The minister upon being appointed did receive an unpleasant welcoming gift -a budget cut
New agriculture ministers must get a feeling of self-importance, if the endless parade of lobby groups to their door is any indication. It’s almost a ritual with competing groups wanting to get to the new minister first in the hope to sway his views on any particular subject.
In the meantime senior ag department staff are busily piling policy positions on the new minister’s desk to make sure he doesn’t stray too far from the path with any new ideas of his own. Heaven forbid if he has any ideas of reversing previous decisions, no matter how ill-conceived. “Never admit to any mistakes” is a mantra with government politicians and senior bureaucrats.
Your humble editor was granted an audience with new Agriculture Minister Jack Hayden recently, a get-acquainted session so to speak. From our discussions I got the impression that he was prepared to review past contentious issues. That would be a wise approach considering the dismal standing of his political party in the countryside. Hayden seems determined to deal with the national cattle checkoff concern, which was inadvertently wiped out by Bill 43, an unprecedented bureaucratic political blunder.
I would not be surprised to see the $1 per head mandatory non-refundable national cattle checkoff restored very soon. The minister noted that Alberta would be the only province out of step with the rest of the country if it did not restore the national checkoff on Alberta cattle sales. No doubt hard-line cattle feeders will be outraged when this occurs, having tasted victory with the $4 million checkoff gift from the previous minister. ABP supporters will probably feel partially vindicated. At least this minister can count votes. Sticking it to a few hundred cattle feeders looks a lot better to 20,000-plus cow-calf producers.

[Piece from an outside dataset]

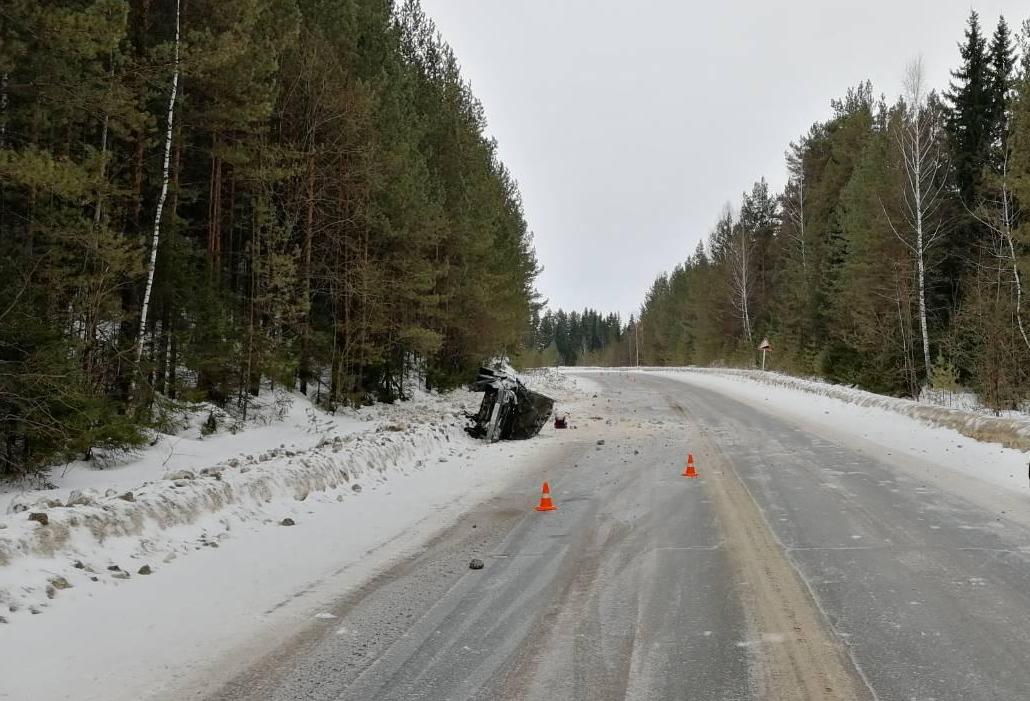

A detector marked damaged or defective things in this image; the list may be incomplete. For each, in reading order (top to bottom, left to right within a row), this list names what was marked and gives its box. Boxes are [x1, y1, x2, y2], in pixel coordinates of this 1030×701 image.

The new minister upon being appointed did receive an unpleasant welcoming gift – a budget cut. It seems to hover around $300 million or about four per cent. Various
programs were tinkered with and there is an assumption that if next year is a normal year with no market or weather calamities there would be no additional financial support needed from the department. Deputies will no doubt also be shifting employees to agencies and secondments to make it look like the cutbacks are real.
One controversial agency that dodged the cutback axe was the Alberta Meat and Livestock Agency (ALMA). Its budget was maintained, but then it was on a spending spree over the last year. The minister stated that he is giving the agency another year to prove itself before he will review its future. Cynical ag industry observers noted that ALMA’s future probably became a whole lot more secure when the Wildrose Alliance party stated that this would be one agency it would terminate to save taxpayer money. In the political theatre, entrenched governments would never do what their political opponents are suggesting they do, in this case that would be admitting to a mistake. Instead, I see ALMA expanding as the ag department will want to bury more employees in that agency, along with the Alberta Grains Council, Marketing Council and a host of other hideouts.
The new minister seems to share the perspective that the cattle industry needs to become more unified to save itself, a fantasy that none of us will live long enough to see happen, particularly after all the acrimony the previous minister created when he took sides.
The new minister will be under pressure to make some dramatic decisions to improve the image of the government in the countryside. But that will depend on the next voter poll. If that is more favourable to the government, and cattle and hog prices recover significantly this fall as expected, government rural politicians are sure to fall back into complacency, feeling fairly secure with their divine right to rule.